[Text segment — start]
On Monday 22 February 2016 04:15:02 Lisi Reisz wrote:
On Monday 22 February 2016 00:05:41 Gene Heskett wrote:
On Sunday 21 February 2016 15:39:57 Thierry de Coulon wrote:
On Sunday 21 February 2016 01.41:18 Glen Cunningham wrote:
Reply to my own post for the archives.
On Sunday 21 February 2016 09:38:25 Glen Cunningham wrote:
Thanks for the try, Nik,
On Sunday 21 February 2016 03:39:15 Dr. Nikolaus Klepp wrote:
Hi!
It's that simple :-)
NO! It is not that simple.
(...)
Laboriously copied the above 6 files/directories from .kde3 on the old box to .trinity on the new one. That did not work! Kmail failed to start. Deleted the 5 config files, restarted kmail, at least kmail started this time and my old mailboxes seem to have survived.
There has gotta be a better way! Cheers, Glen
It should - almost - work the way Nik indicated.
There are possibly a few things to edit when you move to .trinity (but that will be only once). Mainly, did you edit /.trinity/share/config/kmailrc ? In the last part of the file (after the mailboxes), you have the path to your mail directory.
In (very) old time this would have been ~/mail , but somwhere in KDE history it was relocated to a ./kde3 subdirectory, usually $HOME/.kde3/share/apps/kmail/mail. You must change that to $HOME/.trinity/share/apps/kmail/mail
As far as I remember that's all I had to do (apart from copyinf the directory).
[Text segment — finish]
[Entries provided — start]
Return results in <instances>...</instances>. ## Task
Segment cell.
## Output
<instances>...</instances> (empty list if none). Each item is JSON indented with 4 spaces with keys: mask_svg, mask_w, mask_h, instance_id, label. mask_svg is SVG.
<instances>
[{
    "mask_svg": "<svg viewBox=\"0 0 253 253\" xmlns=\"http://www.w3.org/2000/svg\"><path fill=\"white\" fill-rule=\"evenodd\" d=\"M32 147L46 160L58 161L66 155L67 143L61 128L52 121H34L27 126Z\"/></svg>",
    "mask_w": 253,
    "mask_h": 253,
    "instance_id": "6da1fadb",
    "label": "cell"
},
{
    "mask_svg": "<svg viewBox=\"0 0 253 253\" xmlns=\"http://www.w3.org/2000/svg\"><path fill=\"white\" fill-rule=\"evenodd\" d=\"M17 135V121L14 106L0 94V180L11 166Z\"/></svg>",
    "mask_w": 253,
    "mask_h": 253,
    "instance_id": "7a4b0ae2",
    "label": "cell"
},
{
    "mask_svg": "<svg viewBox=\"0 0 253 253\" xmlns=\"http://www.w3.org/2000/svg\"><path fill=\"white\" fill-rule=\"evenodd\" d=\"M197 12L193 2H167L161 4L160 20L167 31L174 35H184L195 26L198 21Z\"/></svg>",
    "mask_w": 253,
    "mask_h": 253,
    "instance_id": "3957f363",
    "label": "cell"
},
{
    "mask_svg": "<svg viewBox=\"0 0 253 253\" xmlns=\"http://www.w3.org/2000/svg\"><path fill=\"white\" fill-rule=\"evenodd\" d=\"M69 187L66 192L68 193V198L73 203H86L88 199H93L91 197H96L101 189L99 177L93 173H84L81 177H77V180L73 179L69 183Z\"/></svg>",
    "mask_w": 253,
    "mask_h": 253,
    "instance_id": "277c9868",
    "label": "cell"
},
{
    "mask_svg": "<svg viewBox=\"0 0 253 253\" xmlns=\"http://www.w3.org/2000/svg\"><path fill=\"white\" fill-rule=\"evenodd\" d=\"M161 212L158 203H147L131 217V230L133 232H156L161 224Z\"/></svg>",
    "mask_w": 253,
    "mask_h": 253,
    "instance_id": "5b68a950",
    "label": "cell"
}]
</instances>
[Entries provided — finish]
### Questions to answer:
**a)** In the email thread, what path does the writer say the mail directory must be changed to?
**b)** In the email thread, list every person named as having written a message in the lines ending with "wrote:". List each person once.
**c)** Reproduce the portion of the email thread starting at "In (very) old" and ending at "copyinf the directory).".
Use only the email thread to do this.

### Results by task:
**a)** $HOME/.trinity/share/apps/kmail/mail

**b)**
Lisi Reisz
Gene Heskett
Thierry de Coulon
Glen Cunningham
Dr. Nikolaus Klepp

**c)**
In (very) old time this would have been ~/mail , but somwhere in KDE history it was relocated to a ./kde3 subdirectory, usually $HOME/.kde3/share/apps/kmail/mail. You must change that to $HOME/.trinity/share/apps/kmail/mail
As far as I remember that's all I had to do (apart from copyinf the directory).